> [PASSAGE SHOWN]:

- Born: 13 March 1898 London, UK
- Died: 16 February 1969 (aged 70)
- Education: Royal School of Mines
- Known for: metallography
- Awards: OBE (1947)
- Scientific career
- Fields: Metallurgy
- Workplaces: Swansea University College Mond Nickel Company
- Academic advisors: Prof. Sir Harold Carpenter

= Leonard Bessemer Pfeil =

Leonard Bessemer Pfeil (13 March 1898 – 16 February 1969) was a British metallurgist.

==Early life==
Leonard Pfeil was born in London, the son of accountant Leopold Pfeil, and educated at St Dunstan's College, Catford and the Royal School of Mines, where he graduated with a BSc in 1921.

==Career==
Leonard Pfeil was first appointed a Junior Lecturer in Metallurgy in the newly formed Metallurgy Department of the University College of Swansea, where he worked on the metallographic problems of steel and was awarded a D.Sc by the University of London in 1927.

In 1930 he moved to Birmingham to work at the Mond Nickel Company as Assistant Manager of their Research and Development Department. A variety of projects on the use of nickel alloys were suspended during the Second World War in favour of military ones, particularly the development of heat resisting alloys for use in the newly developed gas turbine engines for aircraft. Manufacturing techniques for the successful Nimonic range of nickel alloys were significantly improved.

When the Whittle jet engine was conceived, the need was for a stronger version of the Nimonic alloy then under development (Nimonic 75). Accordingly, Nimonic 80 was developed and the manufacturing difficulties overcome to the point where an experimental jet plane (E28) with a Whittle engine (Power Jets W.2B) could be flown in 1942, easily outperforming conventional piston-engined fighters. Other projects included the development of diffusion membranes for the separation of uranium isotopes. For his wartime contributions he was awarded the OBE in the 1947 New Year Honours.

After the war Pfeil moved to London as manager of Mond's Research and Development Department to continue his work on Nimonic alloys, becoming a director of Henry Wiggin and Co in 1946 and a director of Mond Nickel in 1951. He served on many official and institutional advisory committees and as President of the Institution of Metallurgists for 1953/54 and of the Institute of Metals for 1957. In 1960 he became Vice-Chairman of International Nickel Limited, the United Kingdom branch of the parent firm, holding the post until his retirement in 1963. He was elected a Fellow of the Royal Society in 1951.

Leonard Pfeil died in 1969. He had married Olive Williams in 1929 and had two sons.

> [AIM OF THE TASK]:
Answer these questions using the biography of Leonard Bessemer Pfeil above:
(a) What degree did Pfeil earn at the Royal School of Mines, and in what year?
(b) Which Nimonic alloy was developed to meet the needs of the Whittle jet engine?
(c) What post did Pfeil hold from 1960 until his retirement in 1963?

> [RECORDED DATA]:
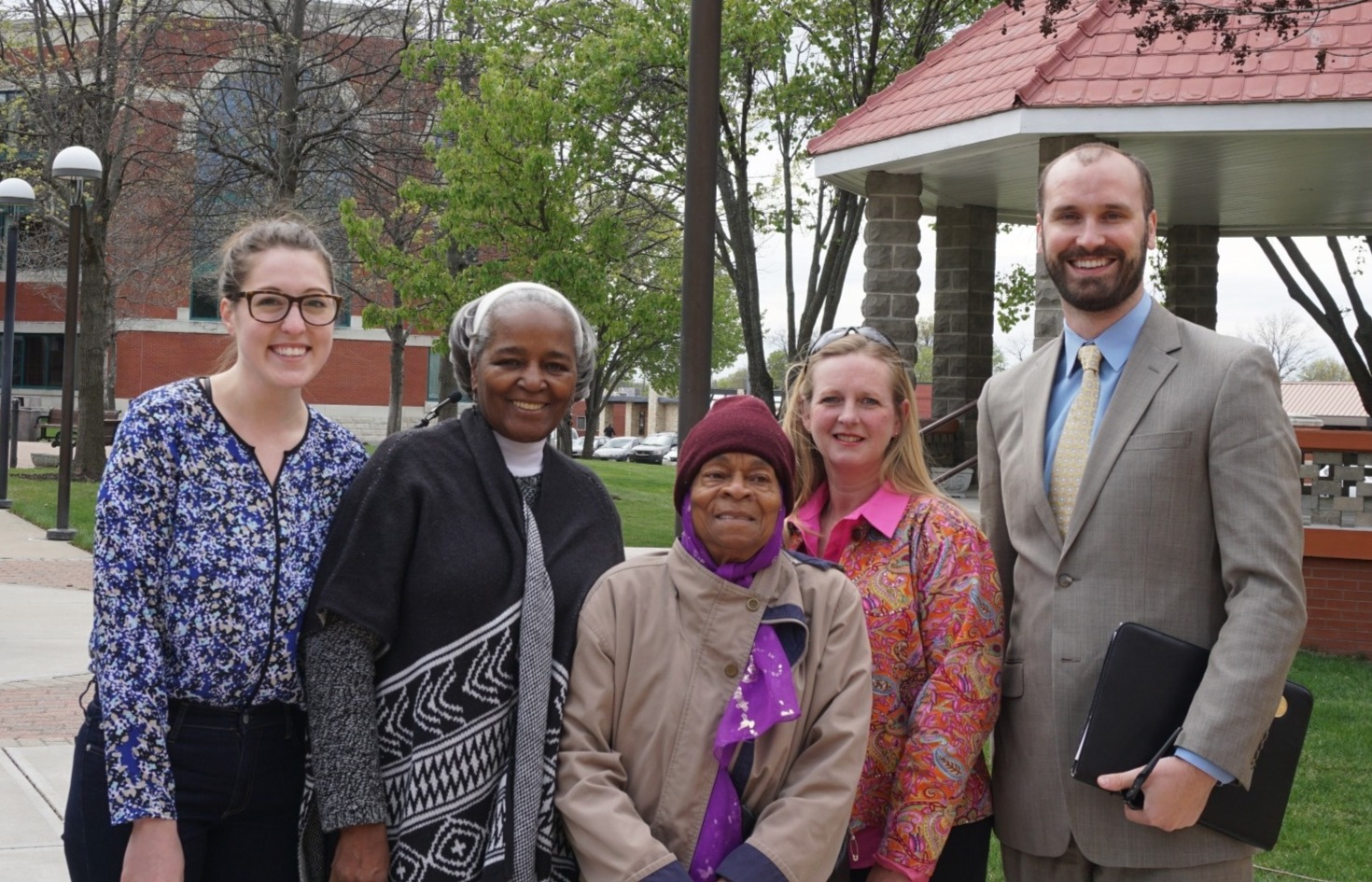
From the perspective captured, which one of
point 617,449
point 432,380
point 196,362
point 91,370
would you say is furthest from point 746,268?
point 617,449

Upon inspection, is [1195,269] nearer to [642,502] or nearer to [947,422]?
[947,422]

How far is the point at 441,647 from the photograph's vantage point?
274 cm

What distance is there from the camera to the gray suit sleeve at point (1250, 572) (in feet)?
8.85

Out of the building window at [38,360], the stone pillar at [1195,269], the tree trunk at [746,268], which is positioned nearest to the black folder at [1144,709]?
the stone pillar at [1195,269]

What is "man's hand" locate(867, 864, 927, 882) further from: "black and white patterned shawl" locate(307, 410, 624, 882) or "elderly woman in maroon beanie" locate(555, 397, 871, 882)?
"black and white patterned shawl" locate(307, 410, 624, 882)

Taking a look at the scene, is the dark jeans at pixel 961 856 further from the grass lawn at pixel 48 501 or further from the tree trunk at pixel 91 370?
the tree trunk at pixel 91 370

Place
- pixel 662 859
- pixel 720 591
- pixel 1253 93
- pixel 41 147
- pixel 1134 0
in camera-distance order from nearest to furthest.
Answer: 1. pixel 662 859
2. pixel 720 591
3. pixel 1134 0
4. pixel 1253 93
5. pixel 41 147

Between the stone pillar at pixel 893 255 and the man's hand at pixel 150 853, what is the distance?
33.4 ft

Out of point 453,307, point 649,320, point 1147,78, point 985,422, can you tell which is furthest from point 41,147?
point 985,422

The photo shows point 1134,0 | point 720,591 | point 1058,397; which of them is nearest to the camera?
point 720,591

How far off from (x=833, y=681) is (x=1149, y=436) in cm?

> [REPLY TO THE EXERCISE]:
(a) A BSc, in 1921.
(b) Nimonic 80.
(c) Vice-Chairman of International Nickel Limited.